:: DOCUMENT SEGMENT

According to Internet Live Stats, there are over 1.7 million websites on the internet, with 4.5 billion people contributing to online interactions each day. This means your one website is fighting tons of sites to appear on the Search Engine Results Pages (SERPs) for a piece of 4.5 billion people. The best way has always been to use SEO and pull traffic to your site. While there are tons of paid SEO software online to help you do that, Google Search Console remains one of the best ways to do it, free or paid.
Before we get into details and find out why Google Search Console is so vital for your SEO, let’s first understand exactly what it is and how to get started.
What Is Google Search Console?
Google Search Console (GSC) is a free tool from Google that helps you understand how you are performing on Google Search. Once you have this information, you can easily decide what you need to do to improve your appearance on search results and bring relevant traffic to your site. You can also use Google Search Console to find and fix technical issues on your website, see who is linking back to your site, and tell if your site is mobile-friendly or not. Finally, Google Search Console is a prerequisite for your website to be featured in the Google Knowledge Panel.

::::

* **TASK INSTRUCTIONS**:
• A. Copy the Google Search Console article starting with "According to Internet" and going on through "to get started.", swapping "SEO" for "search engine optimization".
• B. Extend the Google Search Console article beyond its final sentence.
The material that comes next has no connection to the Google Search Console article.

:: DATASET EXCERPT

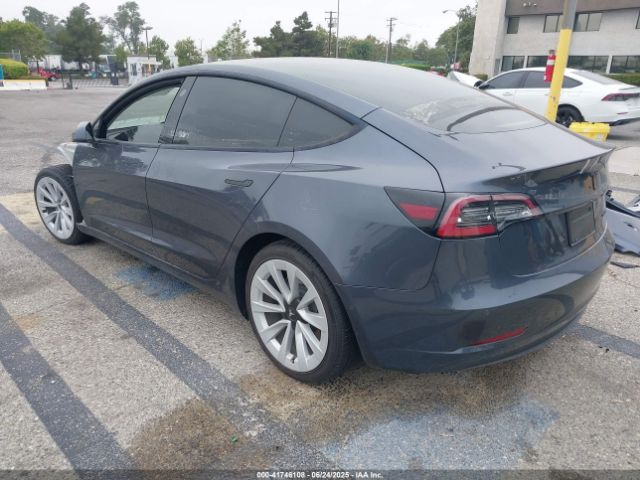 5YJ3E1EB2NF337857 Tesla 2022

::::

* **PER-TASK ANSWERS**:
• A.
According to Internet Live Stats, there are over 1.7 million websites on the internet, with 4.5 billion people contributing to online interactions each day. This means your one website is fighting tons of sites to appear on the Search Engine Results Pages (SERPs) for a piece of 4.5 billion people. The best way has always been to use search engine optimization and pull traffic to your site. While there are tons of paid search engine optimization software online to help you do that, Google Search Console remains one of the best ways to do it, free or paid.
Before we get into details and find out why Google Search Console is so vital for your search engine optimization, let’s first understand exactly what it is and how to get started.

• B.
Google’s search tools work hard to understand the content on your page. This is through the analysis of structured data found on the web. They label individual elements on the page allowing users to search for content on your page more specifically. For instance, structured data examples you might find on a recipe page include the recipe title, its author, how many people you can serve, cook time, calorie count and more. These information can then be used to enable special search result aspects and boosters. With the right structured data, a recipe website can appear in the graphical section of the SERP, allowing it to get a higher CTR.
What Is the Difference between Google Search Console and Google Analytics?
The main difference between the two tools is the purpose they serve. Google Search Console focuses on getting you data that helps you improve your site visibility and presence in SERPs. Thus, the tool is search-engine focused.
On the other hand, Google Analytics focuses on getting you data about your visitors and how they interacted with your website. Because you need both metrics to create a website that readers love, use both to complement each other.
Since we are covering GSC today, let’s get started on what this tool can do for your SEO needs.
How to Set Up Google Search Console?
Before you use Google Search Console, you must activate your account and link it to Google analytics and any SEO tool you use to research keywords and write content. Some tools don’t have this feature, but others like ZenBrief do.
Activate Google Search Console
Go to Google Search Console and use your business email to sign in. You will have two options. That is, domain and URL prefix, which you will use to add your website. You can use either option, so no need to pick both.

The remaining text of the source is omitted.